=== SUPPLIED INFORMATION ===

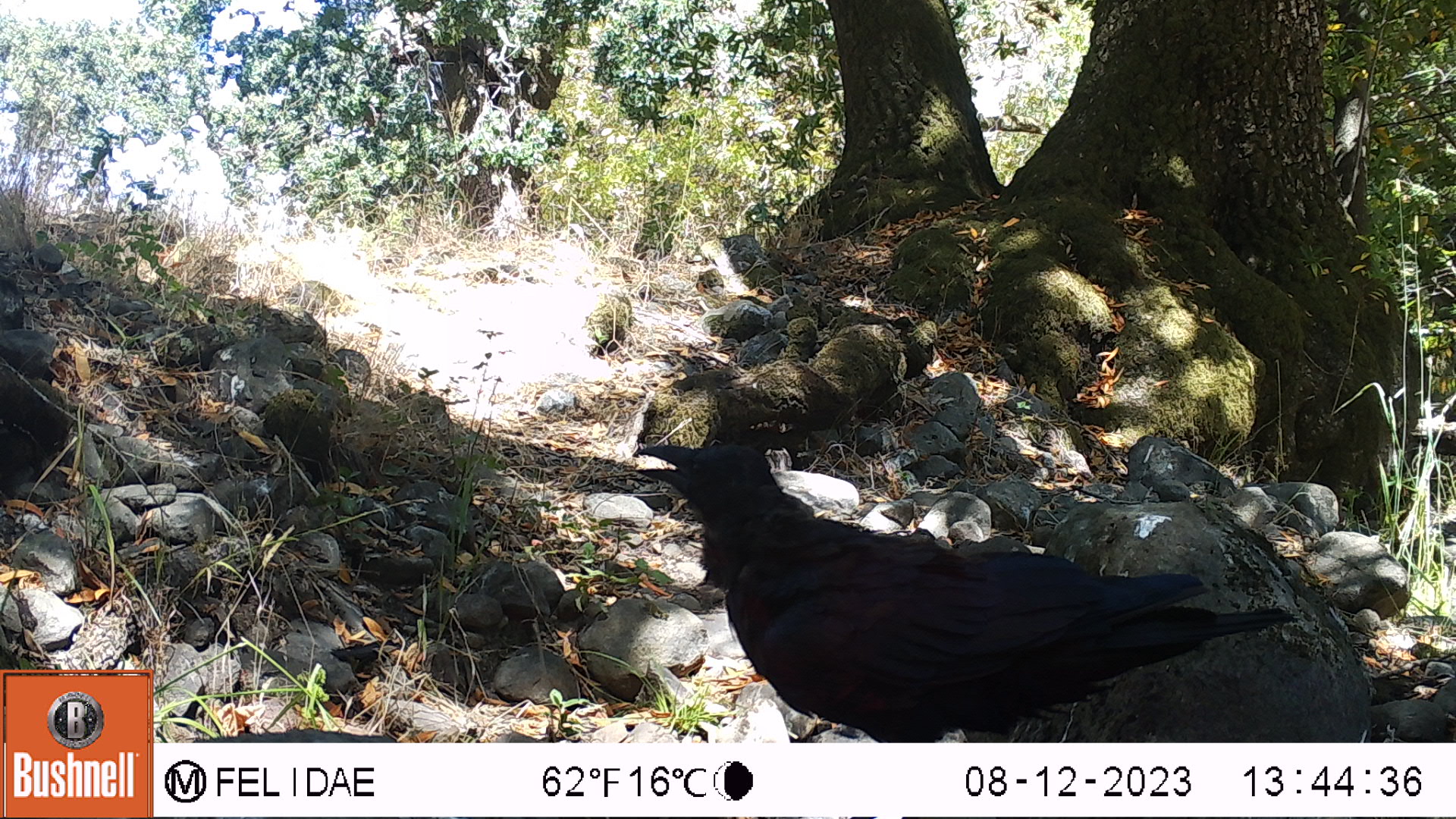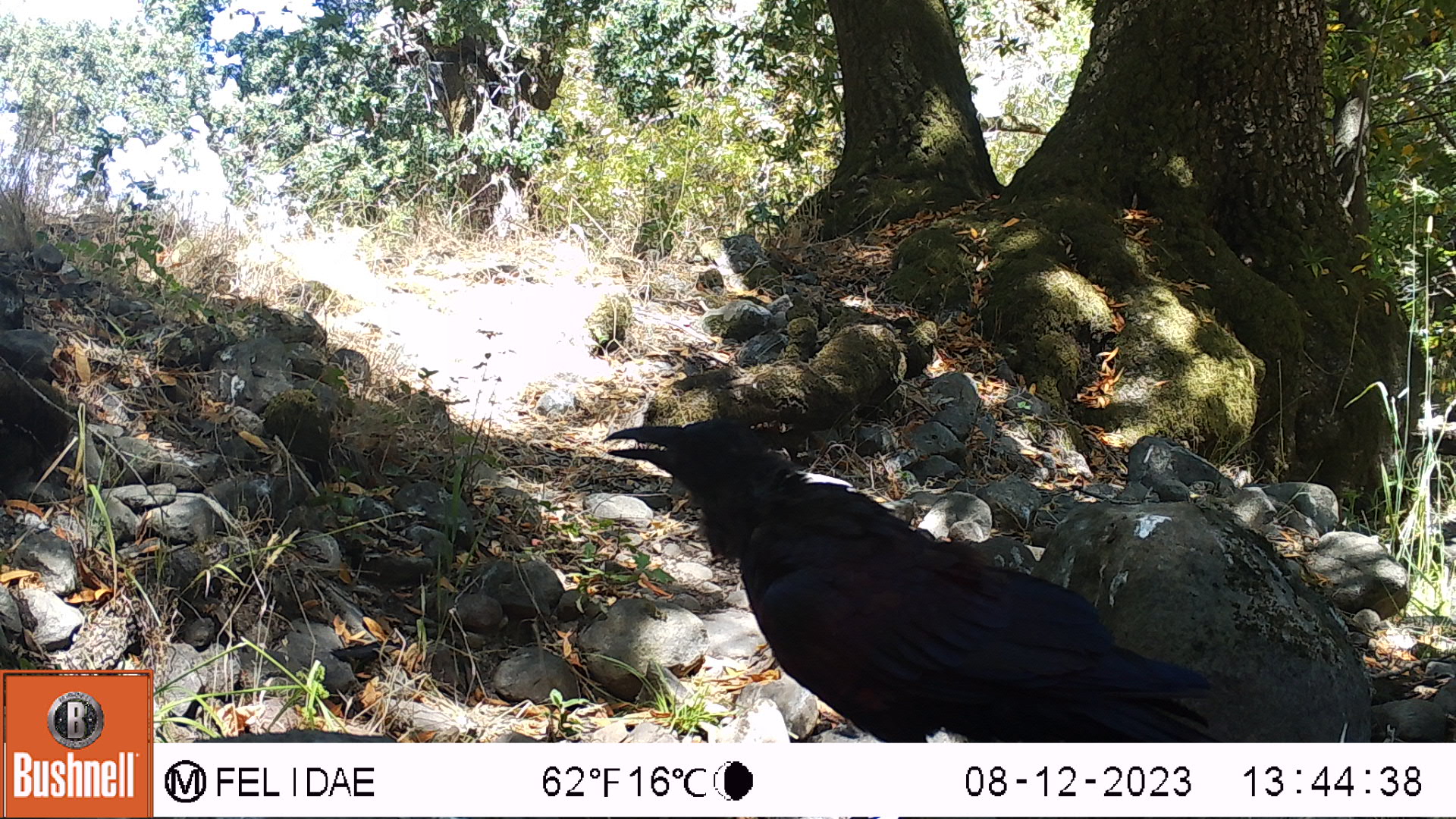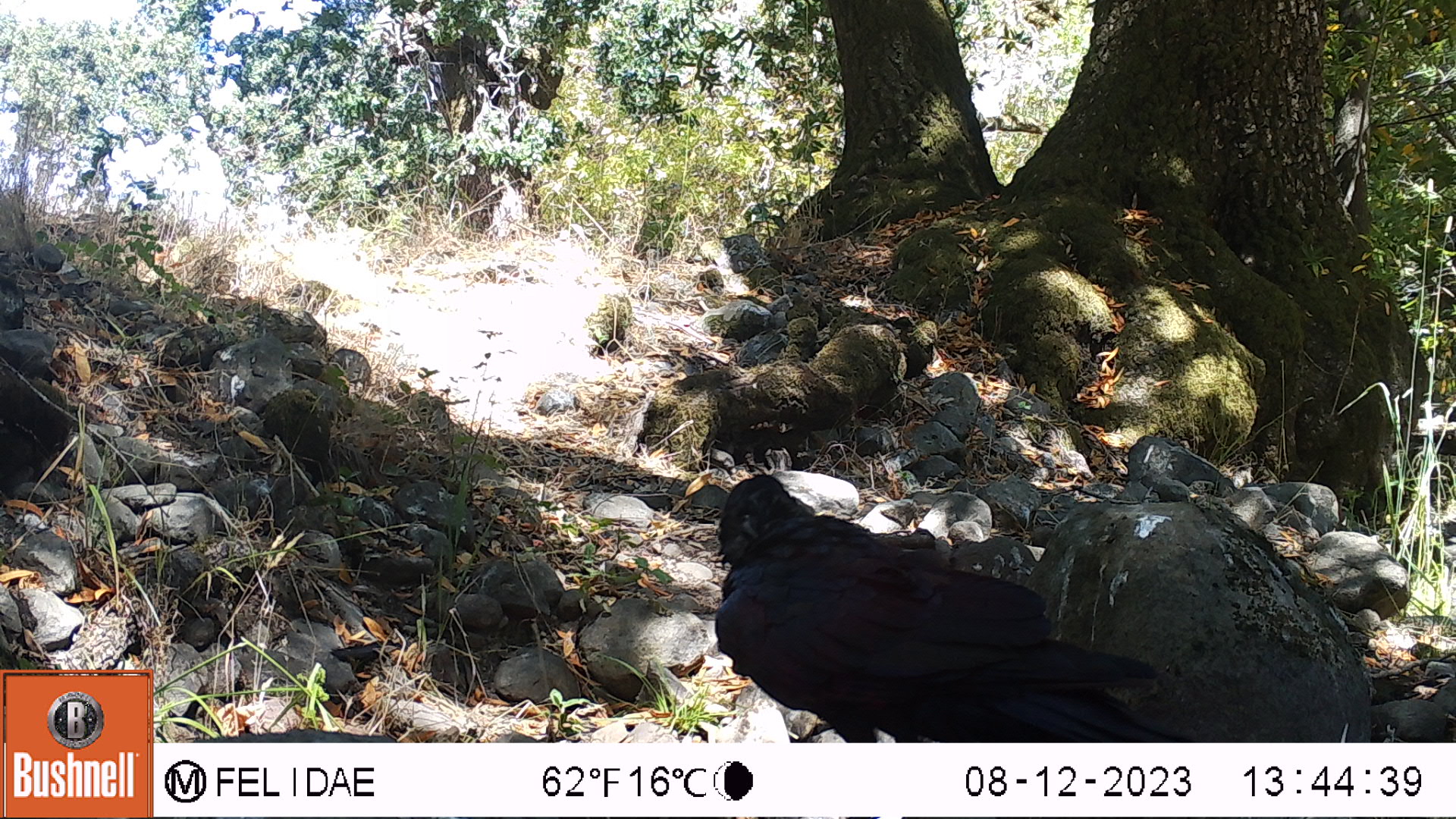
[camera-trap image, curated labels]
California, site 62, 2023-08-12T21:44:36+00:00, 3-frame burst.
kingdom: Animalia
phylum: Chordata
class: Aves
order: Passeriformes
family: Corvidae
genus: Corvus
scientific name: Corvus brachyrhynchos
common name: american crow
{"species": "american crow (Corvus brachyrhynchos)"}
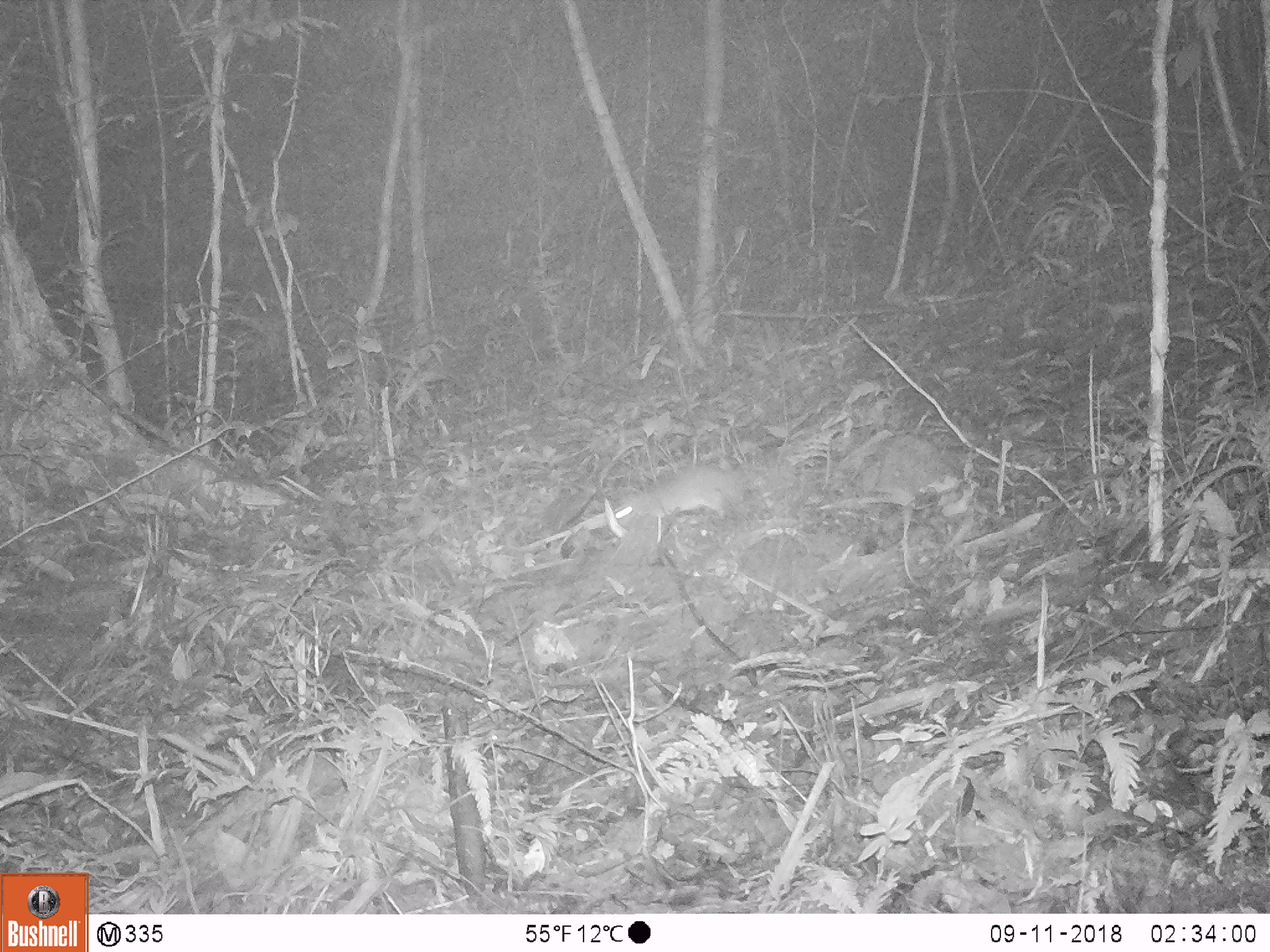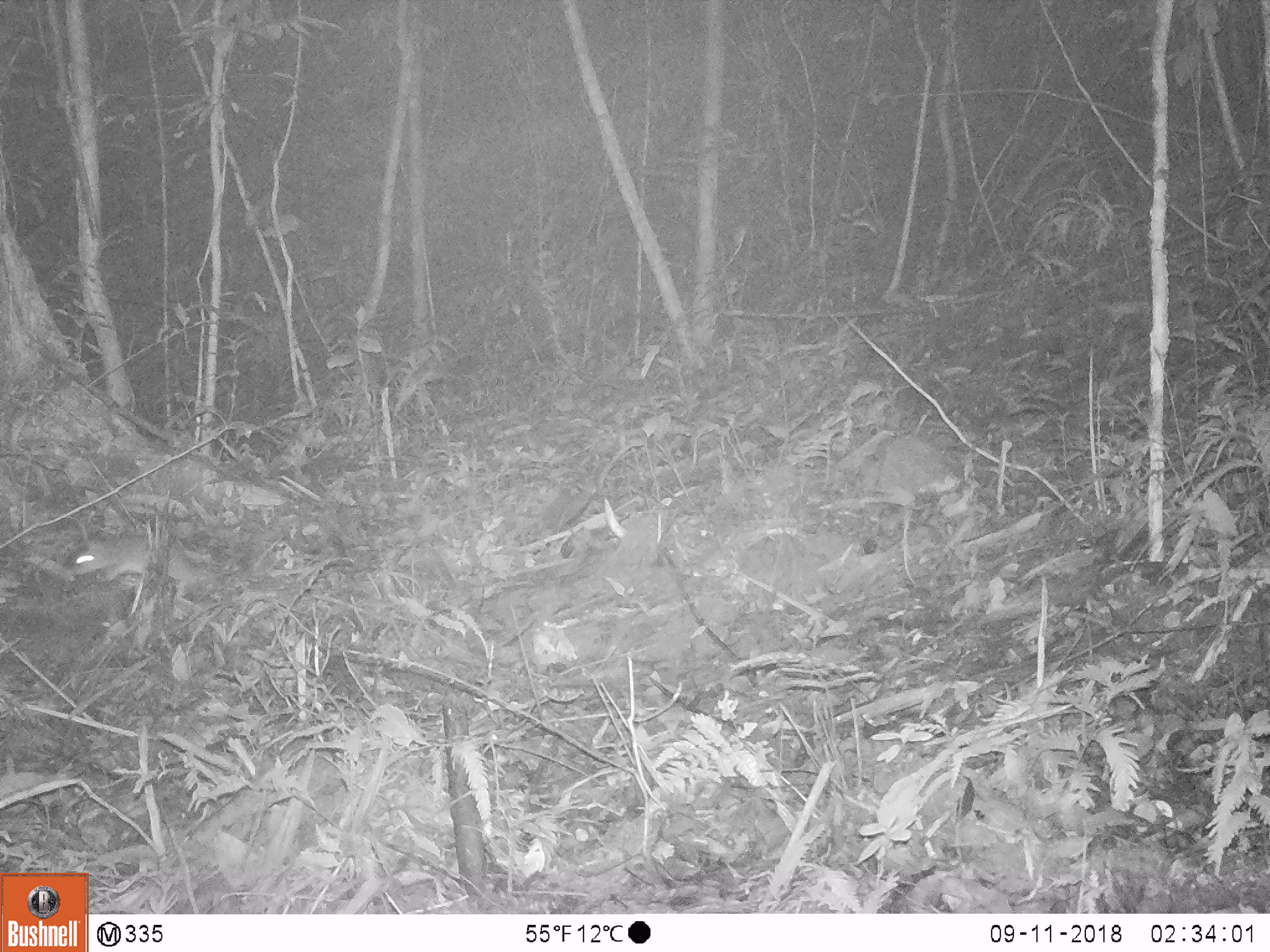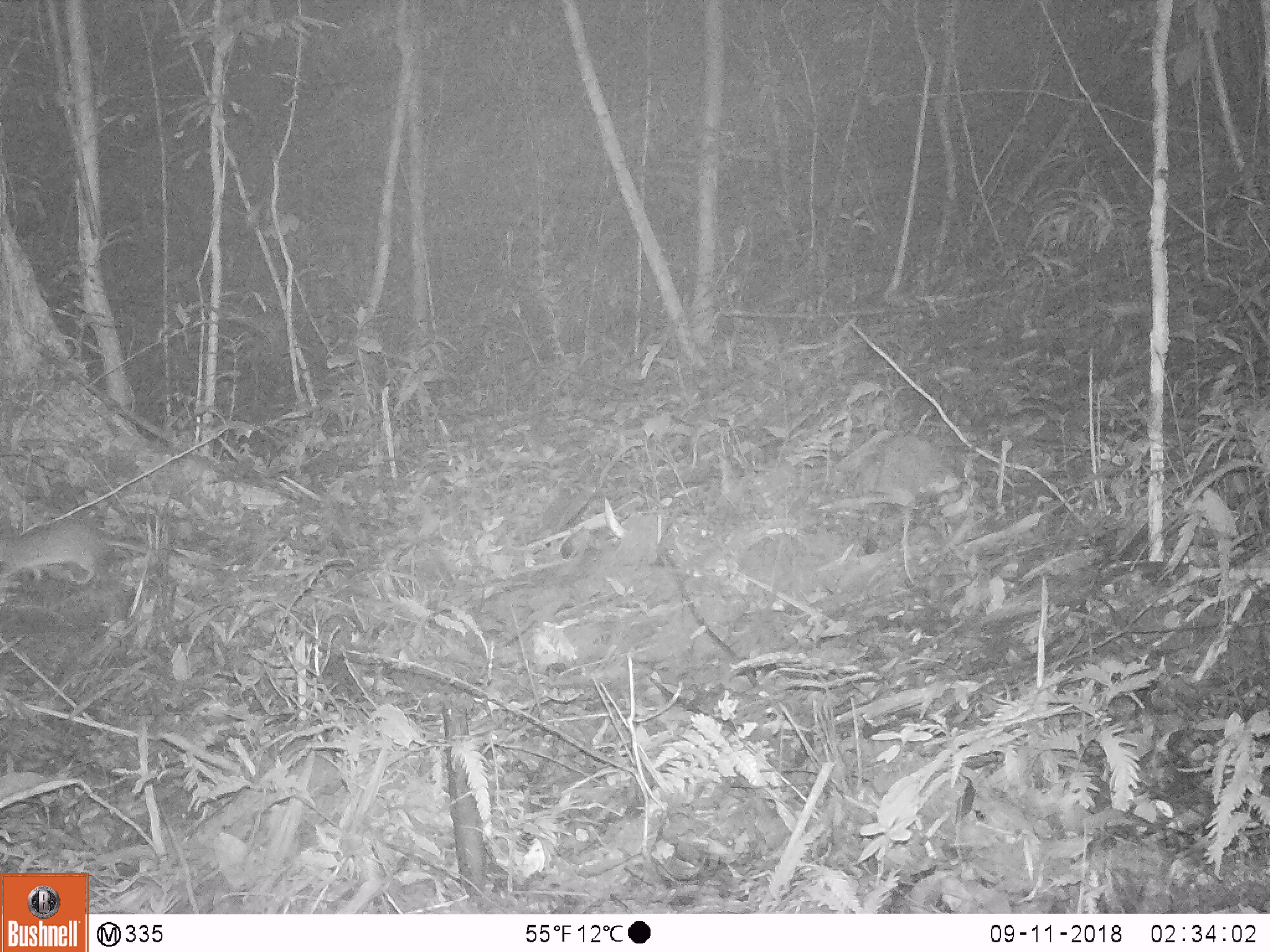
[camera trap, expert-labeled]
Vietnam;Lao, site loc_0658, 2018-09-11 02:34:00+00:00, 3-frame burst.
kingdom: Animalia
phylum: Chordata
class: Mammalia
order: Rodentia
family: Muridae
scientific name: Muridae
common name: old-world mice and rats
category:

===

WORK ITEM> Begin with the first line of the entries above and write out each line exactly, ending with the line containing "Vietnam;Lao, site loc_0658, 2018-09-11". Leave out pictures.

RESULT>
[camera-trap image, curated labels]
California, site 62, 2023-08-12T21:44:36+00:00, 3-frame burst.
kingdom: Animalia
phylum: Chordata
class: Aves
order: Passeriformes
family: Corvidae
genus: Corvus
scientific name: Corvus brachyrhynchos
common name: american crow
{"species": "american crow (Corvus brachyrhynchos)"}
[camera trap, expert-labeled]
Vietnam;Lao, site loc_0658, 2018-09-11 02:34:00+00:00, 3-frame burst.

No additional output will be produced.